股関節の柔軟性と腰痛

股関節の柔軟性と腰痛

股関節とは寛骨(腸骨・坐骨・恥骨)にある寛骨臼と大腿骨頭からなる関節です。
大腿骨(太ももの骨)の先にある大腿骨頭はボールのように丸い形をしており、 それを受ける寛骨臼も丸くくぼみスムースに大きく動ける関節になっています。

ところが、多くの人は、特に関節の形が変わったわけでもないのに、年とともにその動く範囲が減少していきます。
原因は筋肉にあります。

多数の筋肉が股関節をまたいでおり、それらのすべての筋肉が股関節の動きに携わります
大腿部がいろいろな方向に動くのもこれらの筋肉の働きがあるからです。

しかし、加齢や運動不足などが原因で一つの筋肉が衰え硬くなっていくと、他の筋肉の運動の妨げとなってしまうのです。
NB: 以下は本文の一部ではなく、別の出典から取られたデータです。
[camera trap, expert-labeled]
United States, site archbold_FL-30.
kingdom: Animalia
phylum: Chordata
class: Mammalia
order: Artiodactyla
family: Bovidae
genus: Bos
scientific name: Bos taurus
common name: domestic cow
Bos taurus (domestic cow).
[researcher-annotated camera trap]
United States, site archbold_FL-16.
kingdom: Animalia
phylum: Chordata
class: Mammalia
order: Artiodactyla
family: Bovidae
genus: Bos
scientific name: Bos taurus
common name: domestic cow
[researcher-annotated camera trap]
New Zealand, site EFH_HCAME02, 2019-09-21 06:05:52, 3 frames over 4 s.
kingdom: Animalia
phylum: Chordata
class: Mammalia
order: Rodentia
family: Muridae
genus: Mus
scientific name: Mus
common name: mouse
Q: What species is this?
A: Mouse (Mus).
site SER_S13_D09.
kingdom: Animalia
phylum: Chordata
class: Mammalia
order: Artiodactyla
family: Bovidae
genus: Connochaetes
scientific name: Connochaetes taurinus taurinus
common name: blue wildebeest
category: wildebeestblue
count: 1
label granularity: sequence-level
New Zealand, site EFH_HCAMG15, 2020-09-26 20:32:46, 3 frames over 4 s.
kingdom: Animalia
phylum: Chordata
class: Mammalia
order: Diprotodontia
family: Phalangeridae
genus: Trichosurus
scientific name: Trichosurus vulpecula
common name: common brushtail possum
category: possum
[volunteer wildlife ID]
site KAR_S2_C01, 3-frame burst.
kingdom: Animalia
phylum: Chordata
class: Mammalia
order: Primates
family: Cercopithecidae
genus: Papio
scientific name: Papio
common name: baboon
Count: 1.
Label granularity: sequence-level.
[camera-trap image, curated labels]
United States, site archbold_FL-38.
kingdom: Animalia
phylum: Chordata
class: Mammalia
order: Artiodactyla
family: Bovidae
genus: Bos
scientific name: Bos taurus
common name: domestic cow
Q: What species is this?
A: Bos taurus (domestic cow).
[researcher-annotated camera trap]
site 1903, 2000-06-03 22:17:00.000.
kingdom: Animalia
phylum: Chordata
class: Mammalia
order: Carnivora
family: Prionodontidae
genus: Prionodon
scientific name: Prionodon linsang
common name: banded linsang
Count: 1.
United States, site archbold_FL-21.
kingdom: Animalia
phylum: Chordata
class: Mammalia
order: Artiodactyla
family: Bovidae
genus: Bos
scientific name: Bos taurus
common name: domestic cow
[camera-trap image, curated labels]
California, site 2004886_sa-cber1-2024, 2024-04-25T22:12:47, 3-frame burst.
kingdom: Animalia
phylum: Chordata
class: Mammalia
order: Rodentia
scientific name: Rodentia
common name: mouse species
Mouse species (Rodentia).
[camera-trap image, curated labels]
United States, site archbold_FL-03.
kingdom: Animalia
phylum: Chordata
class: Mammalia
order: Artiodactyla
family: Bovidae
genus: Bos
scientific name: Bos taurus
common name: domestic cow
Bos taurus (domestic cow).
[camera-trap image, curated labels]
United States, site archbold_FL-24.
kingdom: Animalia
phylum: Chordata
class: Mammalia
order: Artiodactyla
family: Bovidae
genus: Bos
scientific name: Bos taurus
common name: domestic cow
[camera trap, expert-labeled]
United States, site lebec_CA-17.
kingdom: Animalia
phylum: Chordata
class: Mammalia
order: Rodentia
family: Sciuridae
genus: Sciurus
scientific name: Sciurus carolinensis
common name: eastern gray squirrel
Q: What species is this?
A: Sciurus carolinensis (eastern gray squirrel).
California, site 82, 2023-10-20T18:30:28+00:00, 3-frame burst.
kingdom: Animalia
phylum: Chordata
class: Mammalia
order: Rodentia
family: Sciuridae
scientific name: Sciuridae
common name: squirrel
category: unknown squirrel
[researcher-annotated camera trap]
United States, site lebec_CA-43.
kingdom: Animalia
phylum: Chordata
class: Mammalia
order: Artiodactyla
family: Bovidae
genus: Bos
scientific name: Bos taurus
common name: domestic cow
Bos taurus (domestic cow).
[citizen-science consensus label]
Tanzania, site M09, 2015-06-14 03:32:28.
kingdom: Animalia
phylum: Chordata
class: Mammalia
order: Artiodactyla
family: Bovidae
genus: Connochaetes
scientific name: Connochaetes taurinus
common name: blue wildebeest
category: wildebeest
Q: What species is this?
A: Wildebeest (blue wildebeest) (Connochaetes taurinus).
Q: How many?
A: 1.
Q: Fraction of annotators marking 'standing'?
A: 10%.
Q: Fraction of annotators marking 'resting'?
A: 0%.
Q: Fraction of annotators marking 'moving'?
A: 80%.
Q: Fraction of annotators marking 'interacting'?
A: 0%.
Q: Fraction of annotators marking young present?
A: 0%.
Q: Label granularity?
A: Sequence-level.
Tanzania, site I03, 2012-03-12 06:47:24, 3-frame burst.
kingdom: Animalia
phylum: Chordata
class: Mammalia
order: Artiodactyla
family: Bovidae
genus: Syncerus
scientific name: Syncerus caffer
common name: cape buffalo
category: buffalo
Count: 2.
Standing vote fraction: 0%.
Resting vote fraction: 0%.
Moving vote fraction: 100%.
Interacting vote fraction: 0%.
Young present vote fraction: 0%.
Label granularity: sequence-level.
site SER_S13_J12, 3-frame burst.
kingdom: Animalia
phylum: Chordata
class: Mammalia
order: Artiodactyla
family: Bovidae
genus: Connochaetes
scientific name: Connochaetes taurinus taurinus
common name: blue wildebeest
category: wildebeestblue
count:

柔らかく伸びやすい筋肉ですと引っ張られたときも気持ちよく伸びるのですが、 衰えて硬くなった筋肉は、筋拘縮を起こして伸びなくなり、拮抗筋の運動の妨害になり、関節の柔軟性を失うわけです

股関節には多数の筋肉がまたがっているので、これら多くの筋肉が少しずつ柔軟性を失うとなれば大変なことになってしまいます。

つまり、足を動かすたびに骨盤に対して不要な力が加わり骨盤自体に歪みが生じたり、 腰部の筋肉に対して不要なストレスを与えてしまいます

足とお尻の筋肉、つまり股関節の筋肉が硬い人は腰痛になりやすいというのは、事実なのです。
股関節と腰痛とは密接な関係にあると云えます。
もし股関節が柔軟になったなら、 腰痛の方も症状が改善されるでしょうし、完治する可能性もあります。

股関節の筋肉を正常に保つには、やはりストレッチが一番有効です。
しかし、激しい痛みがある時にストレッチは禁物です。
痛みがなくなり「これなら大丈夫だ」というタイミングではじめてください。

腰痛はないけど股関節が硬いという方は、近い将来腰痛を抱えてしまう「腰痛予備群」である可能性が高いです。